Na Venezuela, o pagamento em dinheiro normalmente é feito em dólares, embora a disparidade cambial tenha levado as pessoas a venderem divisas para pagar com bolívares mais baratos.

Os comércios são obrigados a cobrar na taxa oficial, mas alguns usavam o paralelo. Outros faziam uma média entre o oficial e o paralelo ou tinham como referência a taxa do euro, que é mais alta.

Há também quem ofereça um desconto de até 25% se o pagamento for feito em dinheiro vivo ou transferência bancária em dólares. O sistema de envio de dinheiro americano Zelle é muito popular na Venezuela.

- Operação "silenciosa" -

O mercado ilegal surgiu na Venezuela à sombra de um rígido controle cambial que esteve em vigor por 15 anos. As autoridades detiveram, em 2016, o dono de um site que cotava o dólar paralelo e, nos anos seguintes, mais prisões se seguiram.

O ministro do Interior, o poderoso Diosdado Cabello, explicou no último 28 de maio que uma investigação "silenciosa" levou às prisões desses mais de 20 supostos responsáveis por estabelecer o câmbio paralelo em portais da internet agora desaparecidos.

O dono de uma plataforma de criptomoedas, que também servia como referência para o dólar, publicou um vídeo anunciando o encerramento das operações e dizendo que estava "arrependido". Ele garantiu que "de forma alguma" buscou "promover a especulação sobre o dólar paralelo".

A diferença entre as cotações "não vai desaparecer da noite para o dia", apontou Aaron Olmos, economista da prestigiosa escola de negócios IESA.

"Pode tender a diminuir" após as prisões, mas "os comerciantes e as pessoas vão buscar uma forma alternativa".

- "Dólar criminoso" -

A diferença cambial abre caminho para mais inflação, fantasma frequente na economia da Venezuela.

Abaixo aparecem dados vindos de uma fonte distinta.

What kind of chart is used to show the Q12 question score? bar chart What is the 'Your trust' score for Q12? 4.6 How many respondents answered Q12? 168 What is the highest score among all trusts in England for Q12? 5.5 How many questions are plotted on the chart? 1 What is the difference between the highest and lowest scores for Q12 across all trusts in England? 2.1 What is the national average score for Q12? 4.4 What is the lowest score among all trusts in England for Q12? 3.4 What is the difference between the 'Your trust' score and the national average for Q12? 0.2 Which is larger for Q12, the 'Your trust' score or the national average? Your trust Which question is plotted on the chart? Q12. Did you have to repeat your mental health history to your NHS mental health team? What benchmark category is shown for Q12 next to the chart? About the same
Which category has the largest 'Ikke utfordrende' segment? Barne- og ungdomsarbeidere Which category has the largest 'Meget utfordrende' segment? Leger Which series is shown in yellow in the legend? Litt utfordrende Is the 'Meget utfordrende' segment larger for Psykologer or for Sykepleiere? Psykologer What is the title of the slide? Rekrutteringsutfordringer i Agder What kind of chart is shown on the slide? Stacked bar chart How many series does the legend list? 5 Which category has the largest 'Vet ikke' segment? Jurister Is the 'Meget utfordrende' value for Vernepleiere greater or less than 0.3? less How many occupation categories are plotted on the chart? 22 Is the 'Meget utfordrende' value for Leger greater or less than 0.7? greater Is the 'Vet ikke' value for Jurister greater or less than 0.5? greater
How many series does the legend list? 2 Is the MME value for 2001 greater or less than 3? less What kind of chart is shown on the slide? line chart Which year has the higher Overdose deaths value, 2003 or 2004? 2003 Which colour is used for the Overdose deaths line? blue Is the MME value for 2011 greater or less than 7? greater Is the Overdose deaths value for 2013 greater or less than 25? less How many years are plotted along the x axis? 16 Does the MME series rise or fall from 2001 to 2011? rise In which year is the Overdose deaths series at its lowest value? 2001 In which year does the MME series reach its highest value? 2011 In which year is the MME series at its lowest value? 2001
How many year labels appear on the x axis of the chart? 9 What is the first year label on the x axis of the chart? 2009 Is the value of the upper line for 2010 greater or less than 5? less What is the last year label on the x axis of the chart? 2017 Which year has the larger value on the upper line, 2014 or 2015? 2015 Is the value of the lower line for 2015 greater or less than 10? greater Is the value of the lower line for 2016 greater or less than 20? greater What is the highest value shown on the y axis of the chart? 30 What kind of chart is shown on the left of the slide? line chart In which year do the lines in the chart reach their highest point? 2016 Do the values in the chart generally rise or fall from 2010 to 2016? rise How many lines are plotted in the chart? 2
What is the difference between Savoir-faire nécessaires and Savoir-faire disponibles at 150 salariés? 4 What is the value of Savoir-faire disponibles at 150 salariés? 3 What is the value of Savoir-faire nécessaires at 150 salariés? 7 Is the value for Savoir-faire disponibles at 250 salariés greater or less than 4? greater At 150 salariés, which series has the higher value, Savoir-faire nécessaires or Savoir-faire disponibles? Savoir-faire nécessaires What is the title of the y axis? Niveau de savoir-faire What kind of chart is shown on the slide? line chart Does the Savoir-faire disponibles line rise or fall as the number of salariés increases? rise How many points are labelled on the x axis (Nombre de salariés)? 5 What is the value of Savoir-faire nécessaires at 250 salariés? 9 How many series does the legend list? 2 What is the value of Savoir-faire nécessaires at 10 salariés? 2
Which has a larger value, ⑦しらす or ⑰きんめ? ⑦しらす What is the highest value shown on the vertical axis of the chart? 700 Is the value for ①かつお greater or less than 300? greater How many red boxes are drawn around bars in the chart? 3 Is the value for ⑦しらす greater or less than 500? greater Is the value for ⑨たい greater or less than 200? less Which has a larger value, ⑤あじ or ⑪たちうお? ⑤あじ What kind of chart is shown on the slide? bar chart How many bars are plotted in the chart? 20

Maduro culpava o "dólar criminoso" pela profunda crise, com sete anos de recessão e quatro de hiperinflação. Foi a mesma moeda que depois qualificou como "válvula de escape" à dura realidade agravada com as sanções ao petróleo.

Em março, quando a diferença aumentava, ele voltou a atacar o "dólar de guerra", um "velho inimigo da economia venezuelana".

"A tentativa de controlar referências cambiais eliminando sites (...) não corrige nem a escassez nem as expectativas", afirmou o economista Luis Vicente León.

O fim das intervenções do BCV "permitiu aumentar reservas, mas ao mesmo tempo contribuiu para uma maior desvalorização do bolívar".